New AP Stylebook Rules You Should Know – Part Two


Meghan Locke
Published on January 31, 2017
By Meghan Locke

Last May, I wrote a post about new and old AP Stylebook rules just days before the new 2016 edition was released. Somehow, seven months later, I still find myself proactively thinking about lowercasing the “i” in internet and the “w” in web. Who’s with me? 

Man writing with crumpled balls of paper on his desk.

Change can be hard. However, when it comes to AP Style, we, as PR professionals, need to make sure we’re up to speed on the latest changes and implement them in our work on a consistent basis.

With that in mind, here are some additional new rules that weren’t covered in my previous post that you should note, if you haven’t already:

  • “Spokesperson” was added to the entry on spokesman and spokeswoman as an option for a gender-neutral term.
  • Depending on the context and meaning, “media” is now recognized as singular or plural.
  • Avoid the use of the word “claimed” because it suggests doubt. Use “said” instead.
  • Use the phrase “exponential growth” when referring to progressively larger, not just fast growth.
  • “Notorious” is not synonymous with the word “famous” and should be used in clear context.
  • Use the word “illegal” only to mean a violation of the law and not a violation of a contract or rule.
  • And finally, 50 electronic terms were updated or added, including “emoji” (plural is “emojis”), “emoticon” and “metadata.”

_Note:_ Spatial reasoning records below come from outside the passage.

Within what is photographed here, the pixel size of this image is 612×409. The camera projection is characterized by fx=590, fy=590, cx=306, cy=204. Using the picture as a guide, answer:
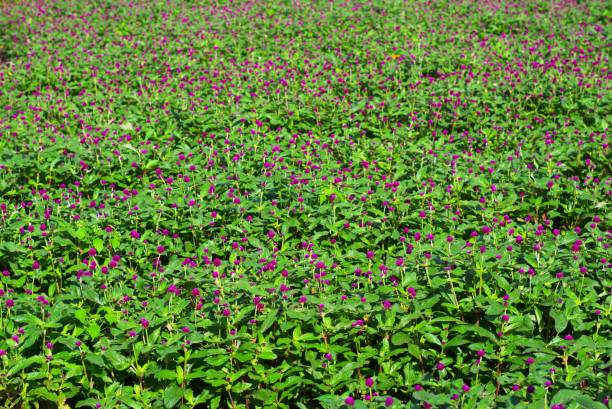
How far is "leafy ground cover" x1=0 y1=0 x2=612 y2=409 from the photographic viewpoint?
3227mm

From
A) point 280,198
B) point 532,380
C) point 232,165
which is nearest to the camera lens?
point 532,380

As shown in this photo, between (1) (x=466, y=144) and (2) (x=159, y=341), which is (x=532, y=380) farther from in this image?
(1) (x=466, y=144)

For more tips, both new and old, be sure to follow @APStylebook. Or if you’d prefer updates via email, sign up on the AP Stylebook website for free, monthly newsletters to help keep you current.

And, if you have an idea for new AP Stylebook rule, the editors are accepting suggestions for the 2017 edition. You can submit them here. The editors will pick their favorite suggestion, and the winner will receive a free year’s subscription to AP Stylebook online.

The 2017 edition of the AP Stylebook is slated to publish in May, which gives us all another four months to master last year’s edition. Until then… happy proofreading!